WHAT TO DO:
Copy the part of the forum thread below from "Support Running Metric Computation #16" to "only 10 examples." word for word.

DOCUMENT TEXT:

Support Running Metric Computation

eisen-ai / eisen-core

Core functionality of Eisen

MIT License

41 stars 10 forks source link

Support Running Metric Computation #16

Open dasturge opened 4 years ago

dasturge commented 4 years ago

The current behavior of eisen is to take the mean of metrics over batches regardless of if this makes sense or not. It also has the minor inaccuracy of adding additional weight to the final batch, e.g. if batch size is 128 and the last batch is only 10 examples.

I propose an Metric object modeled after pytorch ignite with three functions, naively:

class Metric:

    def reset():
        raise NotImplemented

    def update(*args, **kwargs):
        raise NotImplemented

    def compute():
        raise NotImplemented

class Accuracy(Metric):
    def __init__(self):
        self.num_correct = 0
        self.total = 0

    def reset():
        self.num_correct = 0
        self.total = 0

    def update(y_pred, y_true):
        if y_pred.ndim == y_true.ndim == 1:
            self.num_correct += np.equal(y_pred, y_true).astype(int).sum()
        elif y_pred.ndim == 2 and y_true.ndim == 1:
            y_pred = np.argmax(y_pred, dim=1)
            self.num_correct += np.equal(y_pred, y_true).astype(int).sum()
        else:
            ValueError("multilabel accuracy not supported, y_true must have ndim=1 to prevent ambiguity")
        self.total += y_true.shape[0]

    def compute():
        return self.num_correct / self.total

perhaps an EisenMetricWrapper could take metrics and run simple reductions on them along these lines to convert an arbitrary function into a Metric class which keeps track of a running average.

Critically, this allows for the ever-important metrics such as Precision or Recall, even PR_curve to be computed across epochs by eisen.

eisen-ai commented 4 years ago

for what concerns aggregation of results in order to produce logs and populate tensorboard (etc.), actually the output of metrics (and losses) of each element in each batch is saved in a vector. In the end we do have access to the values of each metric and each loss computed on each element of the dataset across one epoch.

This information is used by hooks. The logging hook, for example, represents this as mean over all elements and assigns one column to each metric in a table. For what concerns tensorboard the average, std, histogram and distribution of both losses and metrics is reported on tensorboard. Each loss and metric is again on its own.

For what concerns training/validation/testing, each metric and loss is computed on its own, and can be weighted with an absolute weight upon instantiation. Losses are used for backward step one after the other (retrain_graph=True) and metrics are just computed afterwards.

When saving models with a model save hook, only the mean of (either) all metrics or all losses is taken into account. the best model will be saved.

Does this issue refer to one of the three scenarios, or is there some other scenario you are referring to? Let's discuss more to see if there is something that has not been properly considered in the explanations above.

dasturge commented 4 years ago

I'm referring to the metrics passed into the Training and Testing Workflows, in which case the metric is calculated each batch and then the mean is taken afterwards by the LoggingHook. This only ends up supporting Accuracy or Losses with mean reduction, and it does not support reporting precision or recall or other non-mean metrics each epoch.

Rows from a dataset on spatial reasoning:
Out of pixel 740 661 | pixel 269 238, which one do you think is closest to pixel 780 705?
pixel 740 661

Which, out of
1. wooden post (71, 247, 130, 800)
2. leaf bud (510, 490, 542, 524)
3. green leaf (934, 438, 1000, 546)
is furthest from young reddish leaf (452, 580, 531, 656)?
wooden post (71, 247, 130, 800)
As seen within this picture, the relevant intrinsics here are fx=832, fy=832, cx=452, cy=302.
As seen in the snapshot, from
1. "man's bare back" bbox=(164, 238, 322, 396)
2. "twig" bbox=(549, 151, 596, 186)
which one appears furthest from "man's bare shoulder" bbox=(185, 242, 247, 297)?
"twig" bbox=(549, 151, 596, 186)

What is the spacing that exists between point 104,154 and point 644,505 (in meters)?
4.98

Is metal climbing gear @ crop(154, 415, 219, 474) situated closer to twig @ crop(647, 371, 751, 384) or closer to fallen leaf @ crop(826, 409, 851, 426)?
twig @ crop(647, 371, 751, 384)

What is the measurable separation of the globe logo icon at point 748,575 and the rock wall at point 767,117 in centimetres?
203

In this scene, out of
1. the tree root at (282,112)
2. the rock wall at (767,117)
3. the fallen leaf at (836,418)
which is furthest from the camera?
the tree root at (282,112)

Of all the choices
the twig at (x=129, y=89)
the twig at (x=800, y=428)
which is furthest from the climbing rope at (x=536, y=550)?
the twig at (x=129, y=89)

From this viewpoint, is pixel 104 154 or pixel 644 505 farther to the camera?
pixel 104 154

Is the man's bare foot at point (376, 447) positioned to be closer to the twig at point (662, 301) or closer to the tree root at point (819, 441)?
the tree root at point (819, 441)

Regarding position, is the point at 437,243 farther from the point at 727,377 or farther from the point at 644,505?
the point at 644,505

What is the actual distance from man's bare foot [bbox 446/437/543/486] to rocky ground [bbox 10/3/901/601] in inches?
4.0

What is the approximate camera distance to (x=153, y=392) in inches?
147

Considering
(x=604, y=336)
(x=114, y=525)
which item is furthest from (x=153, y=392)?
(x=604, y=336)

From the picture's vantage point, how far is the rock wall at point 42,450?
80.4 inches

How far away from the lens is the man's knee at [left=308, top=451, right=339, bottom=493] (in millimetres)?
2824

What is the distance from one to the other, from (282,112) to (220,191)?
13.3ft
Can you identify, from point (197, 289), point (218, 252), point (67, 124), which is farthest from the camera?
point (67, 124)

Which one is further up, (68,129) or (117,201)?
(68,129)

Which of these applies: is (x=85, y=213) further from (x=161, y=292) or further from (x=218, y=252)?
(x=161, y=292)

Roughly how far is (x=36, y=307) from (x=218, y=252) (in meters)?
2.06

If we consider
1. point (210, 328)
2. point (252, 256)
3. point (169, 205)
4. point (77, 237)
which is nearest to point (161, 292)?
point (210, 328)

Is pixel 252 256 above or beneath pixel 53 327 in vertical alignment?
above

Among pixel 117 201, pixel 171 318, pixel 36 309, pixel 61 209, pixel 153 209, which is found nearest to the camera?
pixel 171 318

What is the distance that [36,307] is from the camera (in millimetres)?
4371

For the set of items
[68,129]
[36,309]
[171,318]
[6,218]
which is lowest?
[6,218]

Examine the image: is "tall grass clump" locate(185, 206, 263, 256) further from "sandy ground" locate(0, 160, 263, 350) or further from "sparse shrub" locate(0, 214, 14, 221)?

TASK ANSWER:
Support Running Metric Computation #16

Open dasturge opened 4 years ago

dasturge commented 4 years ago

The current behavior of eisen is to take the mean of metrics over batches regardless of if this makes sense or not. It also has the minor inaccuracy of adding additional weight to the final batch, e.g. if batch size is 128 and the last batch is only 10 examples.